I am a python programmer. I want to extract all of table data in below link by beautifulsoup library.

This is the link: https://finance.yahoo.com/quote/GC%3DF/history?p=GC%3DF[enter image description here]1

  • As a Python programmer you'll probably be familiar with the 'requests' module. That's your best starting point for this exercise –  Aug 23 '21 at 15:22

1 Answers1

0

You'll want to look into web scraping tutorials.

Here's one to get you started: https://realpython.com/python-web-scraping-practical-introduction/

This kind of thing can get a little complicated with complex mark-up, and I'd say the provided link in the question post qualifies as slightly complex mark-up, but basically, you want to find the container div object with "Pb(10px) Ovx(a) W(100%)" classes or table container with data-test attribute of "historical-prices". Drill down to the mark-up data you need from there.

HOWEVER, if you insist on using BeautifulSoup library, here's a tutorial for that: https://realpython.com/beautiful-soup-web-scraper-python/ Scroll down to step 3: "Parse HTML Code With Beautiful Soup"

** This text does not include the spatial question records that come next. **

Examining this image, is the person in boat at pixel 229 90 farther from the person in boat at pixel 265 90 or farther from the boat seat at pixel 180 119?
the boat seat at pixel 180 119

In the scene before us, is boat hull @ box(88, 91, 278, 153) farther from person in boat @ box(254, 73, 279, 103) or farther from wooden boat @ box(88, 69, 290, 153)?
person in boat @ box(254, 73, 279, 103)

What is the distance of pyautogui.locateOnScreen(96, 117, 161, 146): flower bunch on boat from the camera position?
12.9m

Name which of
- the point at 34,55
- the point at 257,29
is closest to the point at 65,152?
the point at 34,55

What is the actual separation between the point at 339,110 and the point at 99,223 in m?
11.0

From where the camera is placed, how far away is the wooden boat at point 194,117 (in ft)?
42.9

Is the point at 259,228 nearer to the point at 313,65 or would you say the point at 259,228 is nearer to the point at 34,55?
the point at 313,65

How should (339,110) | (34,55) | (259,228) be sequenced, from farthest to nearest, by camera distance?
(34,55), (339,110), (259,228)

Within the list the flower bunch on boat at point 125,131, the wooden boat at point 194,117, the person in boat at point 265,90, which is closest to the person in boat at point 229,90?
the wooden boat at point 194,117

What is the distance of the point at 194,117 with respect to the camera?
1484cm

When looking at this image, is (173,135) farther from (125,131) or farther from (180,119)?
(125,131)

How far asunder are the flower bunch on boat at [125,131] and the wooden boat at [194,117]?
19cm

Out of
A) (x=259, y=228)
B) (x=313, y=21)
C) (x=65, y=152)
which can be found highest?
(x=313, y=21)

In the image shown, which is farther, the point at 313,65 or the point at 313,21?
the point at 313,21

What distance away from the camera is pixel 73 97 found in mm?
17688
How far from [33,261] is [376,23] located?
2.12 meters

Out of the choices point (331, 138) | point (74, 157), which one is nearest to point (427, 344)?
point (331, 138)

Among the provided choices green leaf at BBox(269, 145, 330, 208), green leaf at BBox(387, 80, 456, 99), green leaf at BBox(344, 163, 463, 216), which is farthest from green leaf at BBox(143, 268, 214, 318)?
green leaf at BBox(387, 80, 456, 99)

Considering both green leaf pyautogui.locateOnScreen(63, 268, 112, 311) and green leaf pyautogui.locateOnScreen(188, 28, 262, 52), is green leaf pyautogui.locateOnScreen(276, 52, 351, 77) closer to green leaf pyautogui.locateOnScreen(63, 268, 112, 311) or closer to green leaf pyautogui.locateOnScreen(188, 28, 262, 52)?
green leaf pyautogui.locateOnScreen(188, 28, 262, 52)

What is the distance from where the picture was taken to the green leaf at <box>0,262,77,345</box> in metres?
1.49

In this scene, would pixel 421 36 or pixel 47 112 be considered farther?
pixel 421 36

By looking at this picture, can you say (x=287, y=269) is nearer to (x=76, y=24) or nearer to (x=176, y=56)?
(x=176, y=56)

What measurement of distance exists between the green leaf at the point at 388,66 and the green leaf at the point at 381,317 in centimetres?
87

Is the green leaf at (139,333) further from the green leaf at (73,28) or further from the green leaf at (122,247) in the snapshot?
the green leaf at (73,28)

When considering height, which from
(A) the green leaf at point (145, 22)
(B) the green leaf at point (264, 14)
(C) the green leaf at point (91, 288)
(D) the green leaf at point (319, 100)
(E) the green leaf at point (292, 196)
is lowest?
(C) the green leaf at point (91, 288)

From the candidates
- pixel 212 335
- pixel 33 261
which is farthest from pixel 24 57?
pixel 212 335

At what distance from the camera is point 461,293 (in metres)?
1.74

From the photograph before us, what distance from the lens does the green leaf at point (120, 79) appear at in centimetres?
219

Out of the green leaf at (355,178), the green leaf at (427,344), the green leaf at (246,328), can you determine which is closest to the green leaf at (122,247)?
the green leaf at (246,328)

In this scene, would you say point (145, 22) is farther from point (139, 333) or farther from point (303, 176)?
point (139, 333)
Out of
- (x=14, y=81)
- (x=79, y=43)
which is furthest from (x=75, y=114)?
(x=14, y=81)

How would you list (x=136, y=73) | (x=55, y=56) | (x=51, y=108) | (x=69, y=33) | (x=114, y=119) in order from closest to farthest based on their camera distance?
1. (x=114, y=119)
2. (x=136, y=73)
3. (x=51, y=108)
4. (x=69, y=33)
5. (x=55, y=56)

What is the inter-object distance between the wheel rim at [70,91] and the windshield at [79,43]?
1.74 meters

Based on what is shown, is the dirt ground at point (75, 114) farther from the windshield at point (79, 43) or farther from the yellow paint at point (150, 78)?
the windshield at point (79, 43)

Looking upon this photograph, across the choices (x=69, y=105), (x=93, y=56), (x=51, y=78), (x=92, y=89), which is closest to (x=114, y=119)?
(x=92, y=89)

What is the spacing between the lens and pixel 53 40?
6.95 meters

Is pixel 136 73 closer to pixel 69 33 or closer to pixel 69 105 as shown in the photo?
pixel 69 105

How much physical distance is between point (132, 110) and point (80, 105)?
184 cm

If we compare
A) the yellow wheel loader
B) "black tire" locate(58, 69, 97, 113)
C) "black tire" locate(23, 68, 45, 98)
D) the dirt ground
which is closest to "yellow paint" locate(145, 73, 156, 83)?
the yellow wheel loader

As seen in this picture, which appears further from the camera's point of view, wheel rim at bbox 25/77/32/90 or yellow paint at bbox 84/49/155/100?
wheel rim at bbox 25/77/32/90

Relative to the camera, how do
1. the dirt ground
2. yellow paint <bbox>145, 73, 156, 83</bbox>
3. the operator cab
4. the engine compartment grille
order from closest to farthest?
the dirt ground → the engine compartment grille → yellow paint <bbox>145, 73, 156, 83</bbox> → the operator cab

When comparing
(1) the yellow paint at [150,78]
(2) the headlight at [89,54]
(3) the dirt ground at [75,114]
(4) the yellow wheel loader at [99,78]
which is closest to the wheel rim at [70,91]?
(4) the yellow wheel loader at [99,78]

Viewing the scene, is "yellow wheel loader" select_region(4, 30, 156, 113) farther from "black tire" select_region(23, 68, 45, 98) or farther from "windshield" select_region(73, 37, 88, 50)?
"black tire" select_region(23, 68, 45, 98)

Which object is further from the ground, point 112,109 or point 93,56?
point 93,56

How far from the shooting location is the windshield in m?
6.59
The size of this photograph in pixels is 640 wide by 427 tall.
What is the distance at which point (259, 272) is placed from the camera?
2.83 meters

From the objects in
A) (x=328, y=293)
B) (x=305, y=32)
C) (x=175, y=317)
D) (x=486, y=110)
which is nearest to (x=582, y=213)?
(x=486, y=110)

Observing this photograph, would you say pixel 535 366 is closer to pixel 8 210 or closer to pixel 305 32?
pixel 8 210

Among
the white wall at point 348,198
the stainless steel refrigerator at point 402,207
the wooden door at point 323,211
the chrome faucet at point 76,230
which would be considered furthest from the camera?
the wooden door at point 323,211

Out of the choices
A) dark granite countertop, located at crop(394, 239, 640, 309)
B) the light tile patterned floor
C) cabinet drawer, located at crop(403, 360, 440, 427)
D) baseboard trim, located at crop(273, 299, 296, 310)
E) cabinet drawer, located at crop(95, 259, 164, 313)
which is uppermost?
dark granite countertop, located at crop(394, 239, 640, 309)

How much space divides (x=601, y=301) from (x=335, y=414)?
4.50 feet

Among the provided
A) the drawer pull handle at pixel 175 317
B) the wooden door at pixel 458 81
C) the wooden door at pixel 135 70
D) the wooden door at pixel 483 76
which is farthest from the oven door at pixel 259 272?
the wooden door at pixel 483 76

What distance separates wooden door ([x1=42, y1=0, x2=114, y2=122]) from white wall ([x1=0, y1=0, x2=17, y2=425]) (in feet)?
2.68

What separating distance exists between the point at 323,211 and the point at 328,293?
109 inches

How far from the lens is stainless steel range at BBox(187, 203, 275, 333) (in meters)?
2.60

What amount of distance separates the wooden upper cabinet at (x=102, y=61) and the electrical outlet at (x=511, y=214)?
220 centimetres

install the library: python -m pip install beautifulsoup4

Then, use the following code to scrape the page:

import requests
from bs4 import BeautifulSoup

URL = "https://finance.yahoo.com/quote/GC%3DF/history?p=GC%3DF"
page = requests.get(URL)

soup = BeautifulSoup(page.content, "html.parser")

Then, find the table container with data-test attribute of "historical-prices" which I mentioned earlier:

results = soup.find(attrs={"data-test" : "historical-prices"})

Thanks to this other StackOverflow post for this info on the attrs parameter: Extracting an attribute value with beautifulsoup

From there, you'll want to drill down. I'm not really sure how to do this step properly, as I never did this in Python before, but there are multiple ways to go about doing this. My preferred way would be to use the find method or findAll method on the initial result set:

result_set = results.find("tbody", recursive=False).findAll("tr")

Alternatively, you may be able to use the deprecated findChildren method:

result_set = results.findChildren("tbody", recursive=False)
result_set2 = result_set.findChildren("tr", recursive=False)

You may require a results set loop for each drill-down. The page you mentioned doesn't make things easy, mind you. You'll have to drill down multiple times to find the proper tr elements. Of course, the above code is only example code, not properly tested.